I am embarrassed to admit that growing up I thought a godparent was just someone in your family who you saw every now and again, and called them, well, your godparent. Neither my husband’s nor my godparents had anything to do with our faith. In fact, out of the four of them, none are practicing Catholics. Of course, our parents were in very different places in their spiritual journey and I believe my mom would have chosen differently had she had me when her faith was more mature. What is the choosing process? Close family members, best friends, members of your wedding party? To most, if you have a child, you can pick whoever your heart desires and call them godparent and probably expect some extra gifts and free babysitting. Is that not the same thing as a friend, or an honorary aunt or uncle? Especially if you are Catholic, I encourage you to think long and hard about choosing godparents for your child, or reflect on your role as a godparent to another little soul. Who will help your child on his or her path to sainthood? Who will encourage them to pray and study their faith? Actually those are trick questions because the answer to both is first and foremost the parents! But it takes a village, right? Growing in faith is no different. The Catechism is clear, “For the grace of Baptism to unfold, the parents’ help is important. So too is the role of the godfather and godmother, who must be firm believers, able and ready to help the newly baptized – child or adult on the road of Christian life.55 Their task is a truly ecclesial function (officium).56 The whole ecclesial community bears some responsibility for the development and safeguarding of the grace given at Baptism.” 1255
I don’t feel qualified to speak on the differences each sect of Christianity has regarding godparents—I can only say this: As Catholics, we are called to grow in holiness and as a godparent, that is your primary role. I mentioned briefly in my first post that those who live and speak their Catholic faith are often referred to as bigots. If you come from a family where your siblings or cousins are the expected godparents, but none of them are walking in faith, then be prepared for some backlash. On the contrary, if you have siblings or other family members who would, indeed, help you lead your child to Heaven then more power to you (and your parents—for raising such awesome faith-filled kids)!

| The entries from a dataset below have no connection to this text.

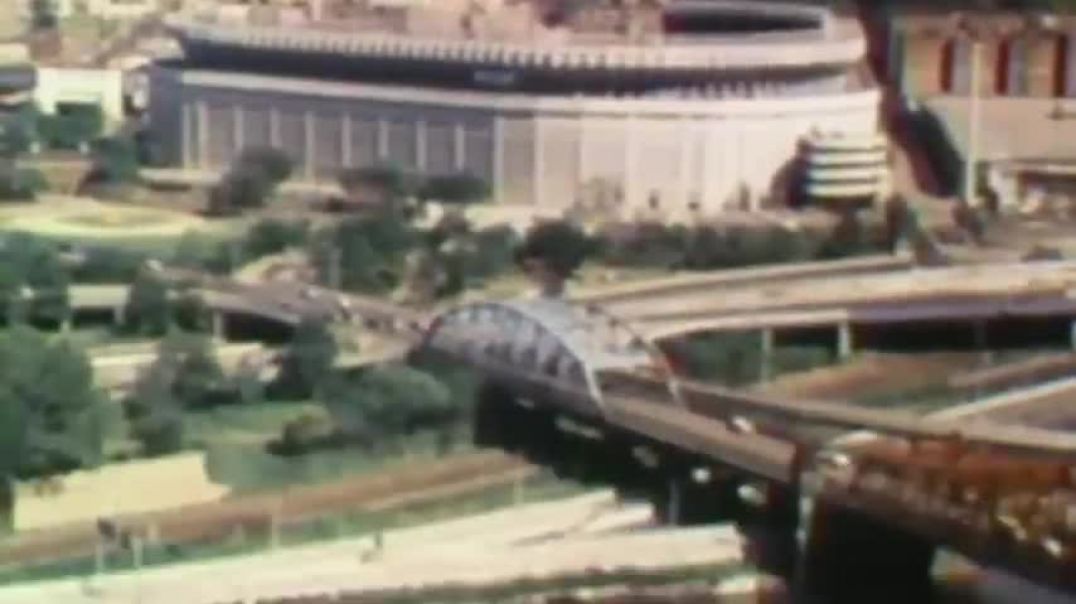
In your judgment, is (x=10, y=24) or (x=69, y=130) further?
(x=10, y=24)

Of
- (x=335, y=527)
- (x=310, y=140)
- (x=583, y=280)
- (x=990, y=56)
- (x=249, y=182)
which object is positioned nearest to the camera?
(x=335, y=527)

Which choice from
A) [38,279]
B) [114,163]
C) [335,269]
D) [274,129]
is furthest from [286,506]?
[274,129]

I’m going to be blunt and say I am saddened and disappointed by the lack of faith in my and my husband’s immediate family. Other than me or my husband, my mom and her parents are the only beacons of the faith my children will grow up with which is why finding a tried and true Catholic community (both online and in person) is so, so important for us. We connected with a Catholic military family just before moving to Texas and met them for the first time when we got here early last March. When you enter their home amidst four young children, you feel peace and you feel loved. My husband and I knew immediately this was duo we wanted to godparent (is that a verb?) Brennan. Even though they are moving in two weeks, we know that the bond we have will last forever, and when possible, they will be there (even if it’s over Skype) to serve as a mentor to us and to guide Brennan in our faith.
I have been asked if we have criteria for godparents, or by other friends, what could make them better godparents to their godchildren. While we have no criteria beyond a strong Catholic faith, I found this article by Catholic Digest particularly helpful. For us, we are steadfastly praying for both family and friends who left the church to have a conversion of heart (and not just because we’re out of options for godparents after baby #2)!!
As mothers, we are told to find our tribe, and there’s nothing wrong with being picky when you’re playing with your children’s salvation and path to sainthood.